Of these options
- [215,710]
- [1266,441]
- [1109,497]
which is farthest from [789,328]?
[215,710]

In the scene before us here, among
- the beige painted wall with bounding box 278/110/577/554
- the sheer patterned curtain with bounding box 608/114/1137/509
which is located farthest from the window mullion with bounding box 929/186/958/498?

§ §

_WHAT TO WORK ON:_ Can you copy out, word for word, every line from the one containing "In the scene before us here, among" down to the end of the rows?

_ANSWER TO THE TASK:_
In the scene before us here, among
- the beige painted wall with bounding box 278/110/577/554
- the sheer patterned curtain with bounding box 608/114/1137/509
which is located farthest from the window mullion with bounding box 929/186/958/498?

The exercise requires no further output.